▸ **Dataset rows**:
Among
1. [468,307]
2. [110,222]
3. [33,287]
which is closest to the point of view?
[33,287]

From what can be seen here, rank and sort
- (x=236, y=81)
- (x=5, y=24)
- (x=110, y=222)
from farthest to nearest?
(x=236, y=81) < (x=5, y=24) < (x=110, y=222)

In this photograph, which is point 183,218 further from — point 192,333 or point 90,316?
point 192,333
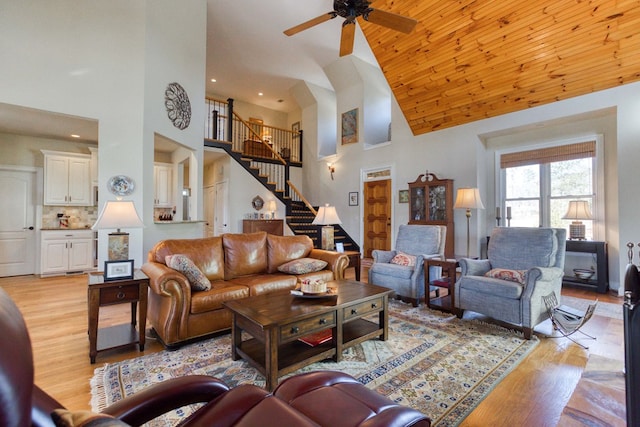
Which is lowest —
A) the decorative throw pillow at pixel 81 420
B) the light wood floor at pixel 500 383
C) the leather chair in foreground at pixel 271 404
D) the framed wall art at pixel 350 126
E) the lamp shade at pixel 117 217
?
the light wood floor at pixel 500 383

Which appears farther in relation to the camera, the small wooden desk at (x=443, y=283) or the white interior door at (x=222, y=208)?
the white interior door at (x=222, y=208)

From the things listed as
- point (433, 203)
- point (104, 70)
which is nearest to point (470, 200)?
point (433, 203)

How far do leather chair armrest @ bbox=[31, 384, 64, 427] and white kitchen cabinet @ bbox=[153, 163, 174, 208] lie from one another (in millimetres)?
6583

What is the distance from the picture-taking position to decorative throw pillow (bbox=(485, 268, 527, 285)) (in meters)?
2.94

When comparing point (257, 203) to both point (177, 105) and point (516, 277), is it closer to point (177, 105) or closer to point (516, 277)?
point (177, 105)

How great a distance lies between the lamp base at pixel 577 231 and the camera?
4.55m

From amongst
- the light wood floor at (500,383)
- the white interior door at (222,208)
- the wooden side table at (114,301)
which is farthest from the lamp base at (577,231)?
the white interior door at (222,208)

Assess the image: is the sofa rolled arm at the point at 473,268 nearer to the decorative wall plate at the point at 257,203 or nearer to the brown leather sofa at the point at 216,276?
the brown leather sofa at the point at 216,276

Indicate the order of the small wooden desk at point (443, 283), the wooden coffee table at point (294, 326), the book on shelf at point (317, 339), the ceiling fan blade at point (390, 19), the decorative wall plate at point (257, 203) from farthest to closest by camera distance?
1. the decorative wall plate at point (257, 203)
2. the small wooden desk at point (443, 283)
3. the ceiling fan blade at point (390, 19)
4. the book on shelf at point (317, 339)
5. the wooden coffee table at point (294, 326)

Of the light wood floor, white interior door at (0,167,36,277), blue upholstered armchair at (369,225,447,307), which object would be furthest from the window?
white interior door at (0,167,36,277)

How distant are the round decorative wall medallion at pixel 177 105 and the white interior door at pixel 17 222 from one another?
324 cm

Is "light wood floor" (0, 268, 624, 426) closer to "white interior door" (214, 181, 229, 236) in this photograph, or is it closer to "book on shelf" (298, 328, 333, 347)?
"book on shelf" (298, 328, 333, 347)

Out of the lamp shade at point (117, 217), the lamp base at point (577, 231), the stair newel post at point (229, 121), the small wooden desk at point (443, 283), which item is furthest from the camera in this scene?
the stair newel post at point (229, 121)

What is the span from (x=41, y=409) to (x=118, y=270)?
2.14 metres
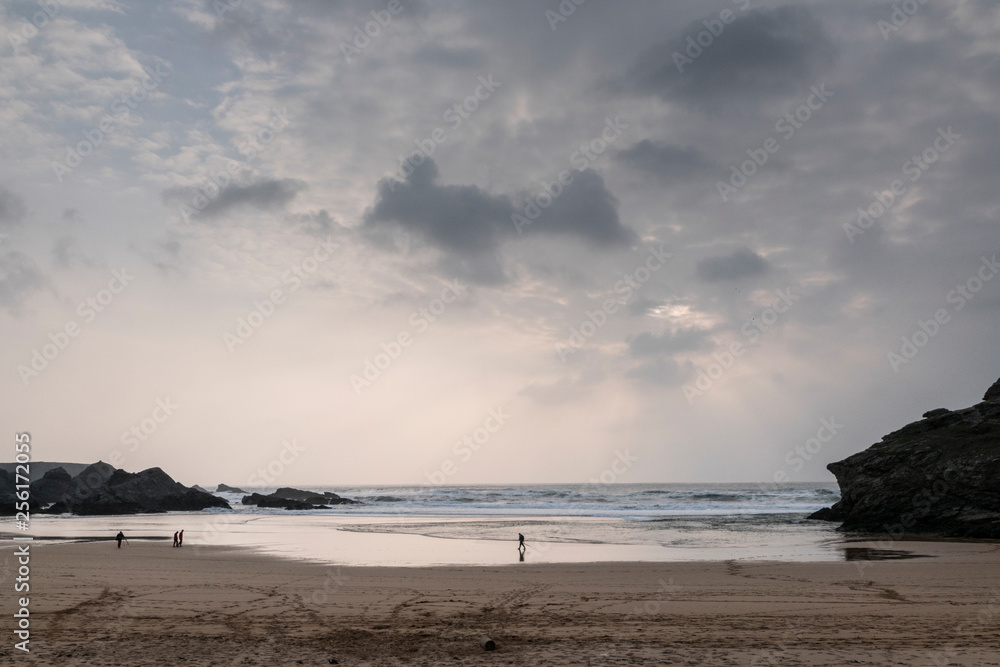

▸ **PROBLEM DETAILS**: Reproduce every line of the listing above word for word, omitting the pictures.

▸ **SOLUTION TO THIS EXERCISE**:
Among
1. [468,307]
2. [110,222]
3. [33,287]
which is closest to the point of view?
[33,287]

From what can be seen here, rank and sort
- (x=236, y=81)
- (x=5, y=24)
- (x=110, y=222)
from farthest to nearest?
(x=236, y=81) < (x=5, y=24) < (x=110, y=222)

In this photograph, which is point 183,218 further from — point 192,333 or point 90,316?
point 192,333
Which is lowest —
A) the decorative throw pillow at pixel 81 420
B) the light wood floor at pixel 500 383
C) the leather chair in foreground at pixel 271 404
D) the framed wall art at pixel 350 126
E) the lamp shade at pixel 117 217
?
the light wood floor at pixel 500 383

Which appears farther in relation to the camera, the small wooden desk at (x=443, y=283) or the white interior door at (x=222, y=208)?
the white interior door at (x=222, y=208)

From the things listed as
- point (433, 203)
- point (104, 70)
which is nearest to point (470, 200)?
point (433, 203)

How far do leather chair armrest @ bbox=[31, 384, 64, 427] and white kitchen cabinet @ bbox=[153, 163, 174, 208] lie from one another (in millimetres)?
6583

What is the distance from the picture-taking position to decorative throw pillow (bbox=(485, 268, 527, 285)) (in meters)?
2.94

When comparing point (257, 203) to both point (177, 105) and point (516, 277), is it closer to point (177, 105) or closer to point (516, 277)?
point (177, 105)

How great a distance lies between the lamp base at pixel 577 231 and the camera?
4.55m

From amongst
- the light wood floor at (500,383)
- the white interior door at (222,208)
- the wooden side table at (114,301)
which is farthest from the lamp base at (577,231)?
the white interior door at (222,208)

Assess the image: is the sofa rolled arm at the point at 473,268 nearer to the decorative wall plate at the point at 257,203 or nearer to the brown leather sofa at the point at 216,276?
the brown leather sofa at the point at 216,276

Indicate the order of the small wooden desk at point (443, 283), the wooden coffee table at point (294, 326), the book on shelf at point (317, 339), the ceiling fan blade at point (390, 19), the decorative wall plate at point (257, 203) from farthest to closest by camera distance?
1. the decorative wall plate at point (257, 203)
2. the small wooden desk at point (443, 283)
3. the ceiling fan blade at point (390, 19)
4. the book on shelf at point (317, 339)
5. the wooden coffee table at point (294, 326)

Of the light wood floor, white interior door at (0,167,36,277), blue upholstered armchair at (369,225,447,307), which object would be furthest from the window?
white interior door at (0,167,36,277)

How distant are the round decorative wall medallion at pixel 177 105 and the white interior door at pixel 17 222 from one another?
324 cm

Is "light wood floor" (0, 268, 624, 426) closer to "white interior door" (214, 181, 229, 236) in this photograph, or is it closer to "book on shelf" (298, 328, 333, 347)?
"book on shelf" (298, 328, 333, 347)

Out of the lamp shade at point (117, 217), the lamp base at point (577, 231), the stair newel post at point (229, 121), the small wooden desk at point (443, 283), which item is furthest from the camera in this scene?
the stair newel post at point (229, 121)

What is the span from (x=41, y=409) to (x=118, y=270)?
2.14 metres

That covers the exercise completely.